Other major reasons men may not report their own victimisation are, obviously, stigma and ridicule, and realising that they are unlikely to be believed, if not mistakenly arrested on the presumption of being not the victim but the perpetrator: in general men have objective good reason to fear gross unfair treatment in the criminal justice response at every turn (Shernock and Russell 2012).

Within the same couples, self-report of perpetration of IPV by the female is more than twice that indicated by self-report of victimisation by the male; whereas for perpetration in the other direction the reporting disparities reverse (Stets and Straus 1990).

Male ‘chivalrous’ attitudes and systematic pro-female / anti-male prejudice would seem to be underpinning much lower reporting to police by males (by a sex-differential factor of three according to the (UK) 2012/13 Crime Survey (ONS 2014), or up to ten (Stets and Straus 1990)).

* A comprehensive review of studies of the sex differential in rates of IPV perpetration shows pooled prevalence of female perpetration (28%) greater than that by males (21%) (Desmarais et al. 2012b); this sex-difference holding across variation in sample and study characteristics, and consistent with previous reviews. Furthermore, the sex-differential here is heavily under-measured in there being no weighting according to the severity of the violence (see above), and that it likely reflects the above-discussed prejudice towards males.

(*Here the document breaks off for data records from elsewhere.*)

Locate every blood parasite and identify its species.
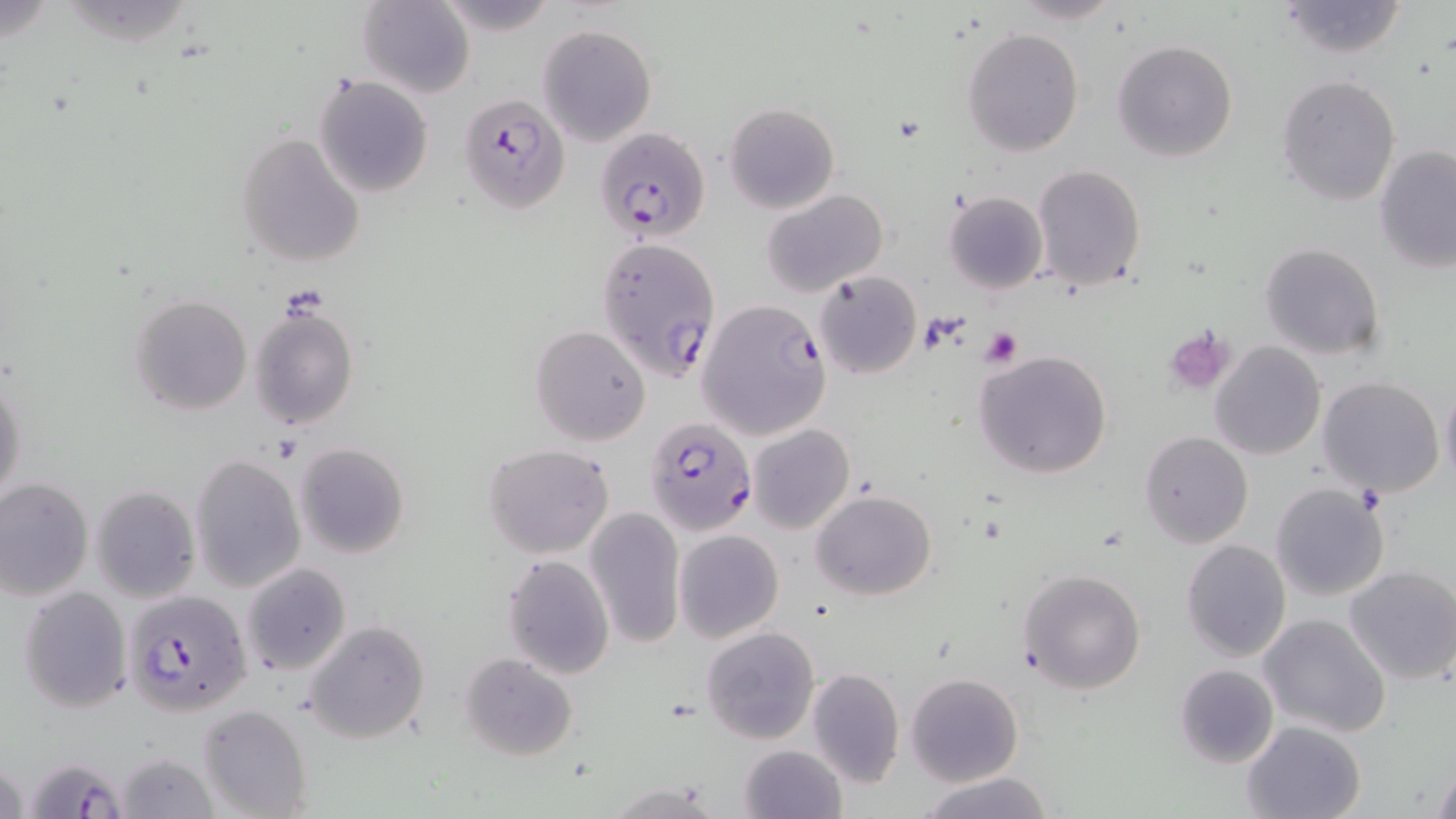
Approximate bounding boxes as named x1/y1/x2/y2 corners in pixels.
Plasmodium falciparum-infected red blood cells: (x1=456, y1=90, x2=571, y2=214), (x1=594, y1=126, x2=711, y2=244), (x1=597, y1=236, x2=721, y2=382), (x1=697, y1=298, x2=832, y2=441), (x1=650, y1=426, x2=759, y2=531), (x1=122, y1=589, x2=252, y2=717), (x1=25, y1=761, x2=130, y2=819).
No Plasmodium ovale, Plasmodium malariae, Plasmodium vivax, Babesia divergens, or Trypanosoma brucei observed.

slide-level diagnosis = Plasmodium falciparum
preparation = thin blood film
stain = May-Grünwald-Giemsa
modality = optical microscopy
platelet locations = approximate bounding boxes as named x1/y1/x2/y2 corners in pixels: (x1=979, y1=326, x2=1023, y2=368), (x1=1164, y1=326, x2=1236, y2=396)
field of view = single
magnification = 1000x
image size = 1456×819 pixels
uninfected red blood cell locations = approximate bounding boxes as named x1/y1/x2/y2 corners in pixels: (x1=1008, y1=0, x2=1125, y2=25), (x1=1273, y1=0, x2=1410, y2=59), (x1=357, y1=1, x2=475, y2=97), (x1=538, y1=24, x2=657, y2=146), (x1=962, y1=27, x2=1083, y2=156), (x1=1111, y1=39, x2=1238, y2=164), (x1=315, y1=75, x2=435, y2=198), (x1=1277, y1=75, x2=1402, y2=207), (x1=725, y1=102, x2=839, y2=212), (x1=236, y1=134, x2=366, y2=267), (x1=1374, y1=145, x2=1455, y2=275), (x1=1032, y1=164, x2=1147, y2=291), (x1=761, y1=188, x2=889, y2=295), (x1=942, y1=191, x2=1048, y2=295), (x1=1259, y1=242, x2=1386, y2=361), (x1=812, y1=271, x2=922, y2=379), (x1=130, y1=294, x2=252, y2=416), (x1=249, y1=301, x2=359, y2=430), (x1=529, y1=325, x2=651, y2=445), (x1=1210, y1=341, x2=1326, y2=460), (x1=973, y1=350, x2=1113, y2=478), (x1=0, y1=371, x2=27, y2=508), (x1=1317, y1=376, x2=1446, y2=499), (x1=1439, y1=381, x2=1456, y2=486), (x1=748, y1=423, x2=856, y2=535), (x1=1139, y1=431, x2=1253, y2=548), (x1=295, y1=442, x2=410, y2=560), (x1=483, y1=443, x2=614, y2=558), (x1=190, y1=454, x2=306, y2=592), (x1=0, y1=477, x2=93, y2=601), (x1=1270, y1=483, x2=1391, y2=602), (x1=92, y1=485, x2=200, y2=602), (x1=812, y1=491, x2=937, y2=600), (x1=584, y1=506, x2=686, y2=650), (x1=674, y1=530, x2=784, y2=644), (x1=1179, y1=539, x2=1291, y2=662), (x1=502, y1=553, x2=615, y2=678), (x1=242, y1=562, x2=352, y2=676), (x1=1345, y1=566, x2=1456, y2=686), (x1=1017, y1=568, x2=1147, y2=695), (x1=18, y1=585, x2=133, y2=713), (x1=1258, y1=613, x2=1390, y2=738), (x1=306, y1=620, x2=430, y2=744), (x1=700, y1=626, x2=819, y2=745), (x1=459, y1=652, x2=578, y2=763), (x1=1173, y1=663, x2=1278, y2=769), (x1=806, y1=667, x2=905, y2=787), (x1=905, y1=673, x2=1024, y2=787), (x1=199, y1=704, x2=311, y2=818), (x1=1241, y1=720, x2=1367, y2=818), (x1=738, y1=744, x2=846, y2=819), (x1=117, y1=750, x2=219, y2=819), (x1=1430, y1=760, x2=1456, y2=817), (x1=919, y1=771, x2=1055, y2=819), (x1=605, y1=782, x2=724, y2=818)Locate every uninfected red blood cell.
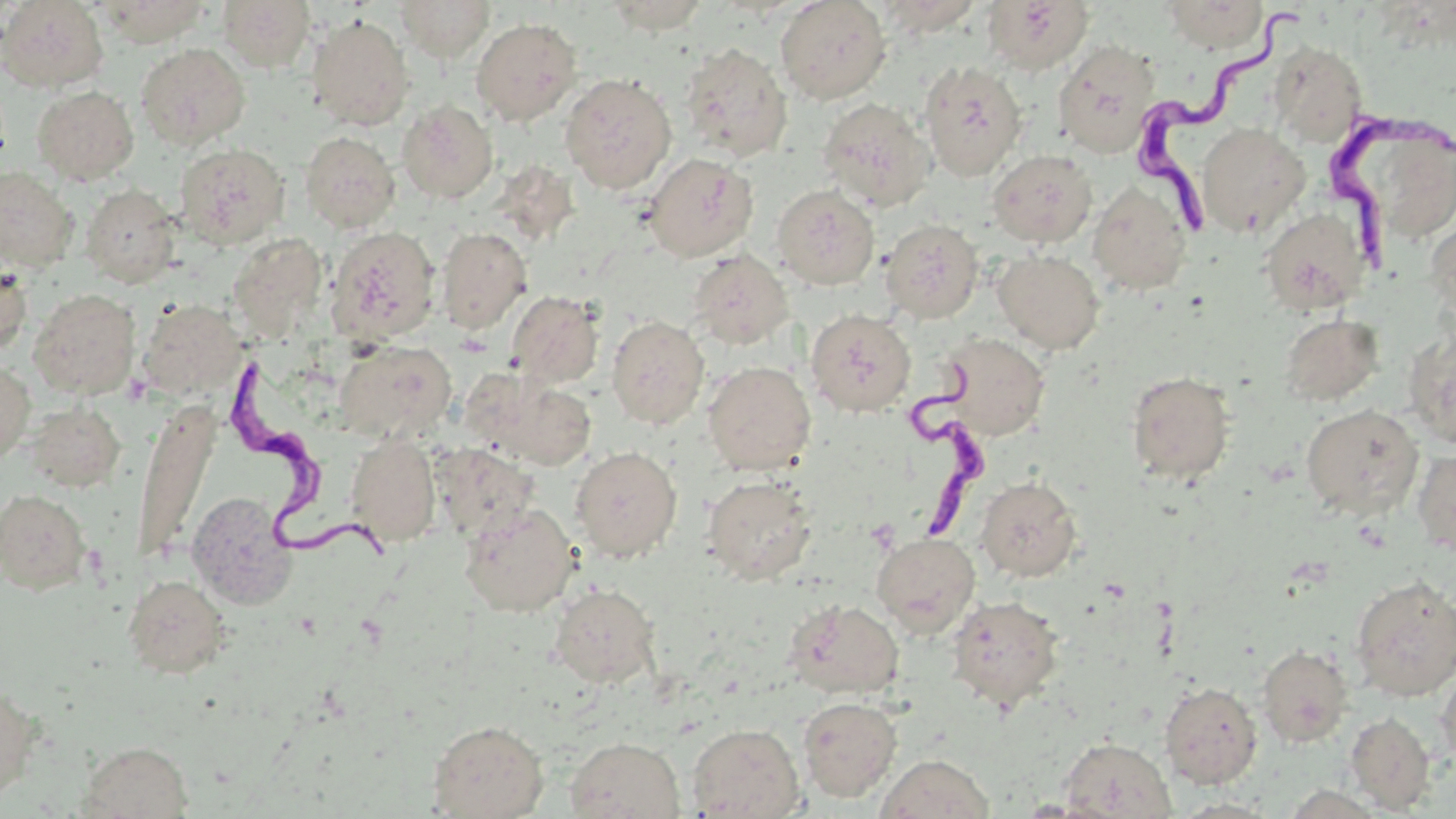
Approximate bounding boxes as named x1/y1/x2/y2 corners in pixels.
Uninfected red blood cells: (x1=0, y1=0, x2=109, y2=92), (x1=216, y1=0, x2=316, y2=72), (x1=395, y1=0, x2=495, y2=60), (x1=603, y1=0, x2=712, y2=33), (x1=776, y1=0, x2=891, y2=103), (x1=876, y1=0, x2=984, y2=35), (x1=1162, y1=0, x2=1268, y2=52), (x1=94, y1=1, x2=211, y2=46), (x1=983, y1=1, x2=1094, y2=74), (x1=308, y1=15, x2=414, y2=130), (x1=471, y1=17, x2=582, y2=125), (x1=1053, y1=39, x2=1161, y2=158), (x1=1268, y1=41, x2=1367, y2=146), (x1=136, y1=43, x2=250, y2=150), (x1=679, y1=43, x2=792, y2=161), (x1=918, y1=61, x2=1028, y2=181), (x1=560, y1=72, x2=677, y2=194), (x1=32, y1=85, x2=139, y2=185), (x1=817, y1=98, x2=934, y2=211), (x1=398, y1=100, x2=498, y2=203), (x1=1197, y1=123, x2=1309, y2=236), (x1=300, y1=131, x2=400, y2=233), (x1=1363, y1=132, x2=1456, y2=235), (x1=174, y1=143, x2=290, y2=248), (x1=988, y1=149, x2=1097, y2=248), (x1=644, y1=152, x2=758, y2=262), (x1=0, y1=166, x2=78, y2=272), (x1=1088, y1=181, x2=1193, y2=295), (x1=80, y1=184, x2=181, y2=288), (x1=772, y1=185, x2=880, y2=290), (x1=1260, y1=207, x2=1371, y2=315), (x1=1427, y1=216, x2=1456, y2=323), (x1=881, y1=219, x2=984, y2=323), (x1=327, y1=225, x2=441, y2=345), (x1=437, y1=226, x2=532, y2=334), (x1=228, y1=232, x2=328, y2=338), (x1=688, y1=250, x2=794, y2=350), (x1=993, y1=250, x2=1105, y2=354), (x1=0, y1=261, x2=32, y2=356), (x1=28, y1=288, x2=140, y2=399), (x1=507, y1=290, x2=604, y2=388), (x1=136, y1=298, x2=246, y2=399), (x1=806, y1=309, x2=916, y2=416), (x1=1280, y1=314, x2=1384, y2=406), (x1=606, y1=315, x2=709, y2=429), (x1=1403, y1=328, x2=1456, y2=449), (x1=939, y1=333, x2=1050, y2=441), (x1=335, y1=340, x2=456, y2=443), (x1=0, y1=360, x2=35, y2=465), (x1=703, y1=361, x2=817, y2=475), (x1=1127, y1=371, x2=1235, y2=486), (x1=482, y1=375, x2=597, y2=470), (x1=132, y1=400, x2=217, y2=566), (x1=25, y1=401, x2=126, y2=491), (x1=1301, y1=403, x2=1423, y2=519), (x1=346, y1=433, x2=441, y2=546), (x1=431, y1=444, x2=538, y2=542), (x1=570, y1=445, x2=682, y2=562), (x1=1412, y1=448, x2=1456, y2=556), (x1=702, y1=475, x2=818, y2=585), (x1=977, y1=476, x2=1082, y2=581), (x1=0, y1=488, x2=92, y2=595), (x1=186, y1=491, x2=298, y2=609), (x1=459, y1=502, x2=579, y2=617), (x1=872, y1=532, x2=981, y2=637), (x1=122, y1=574, x2=231, y2=678), (x1=1350, y1=575, x2=1456, y2=701), (x1=548, y1=583, x2=661, y2=689), (x1=946, y1=595, x2=1064, y2=711), (x1=784, y1=599, x2=905, y2=699), (x1=1257, y1=644, x2=1353, y2=747), (x1=1435, y1=665, x2=1456, y2=775), (x1=0, y1=682, x2=43, y2=804), (x1=1160, y1=682, x2=1263, y2=788), (x1=798, y1=696, x2=902, y2=802), (x1=1345, y1=712, x2=1436, y2=813), (x1=427, y1=719, x2=549, y2=818), (x1=688, y1=723, x2=804, y2=818), (x1=565, y1=736, x2=685, y2=819), (x1=1058, y1=737, x2=1176, y2=818), (x1=79, y1=741, x2=194, y2=818), (x1=877, y1=754, x2=994, y2=818), (x1=1171, y1=797, x2=1282, y2=817).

The corresponding data re victimisation (Desmarais et al. 2012a) is inconsistent even as to direction according to sample type and country, with a predominance of male victimisation in all studies investigating recent IPV (over just the previous year, when it would be more easily recalled); and the data is of much greater variation (right from 0% to 99%). All this reflects still more profound methodological issues in respect of data re victimisation compared to data re perpetration.

As well as hiding the predominance of female perpetration and male victimisation, the term ‘non-gendered’ [sic] reflects, just as it drives, the assumption that with IPV being female-on-male as well as male-on-female, then IPV has to be considered within general theory of aggression.

However, the quantitative findings re IPV of sex-difference call this into question, and even more so when account also is taken of factors which obscure what otherwise would be the large or very large actual size of these sex-differentials in the female-to-male direction.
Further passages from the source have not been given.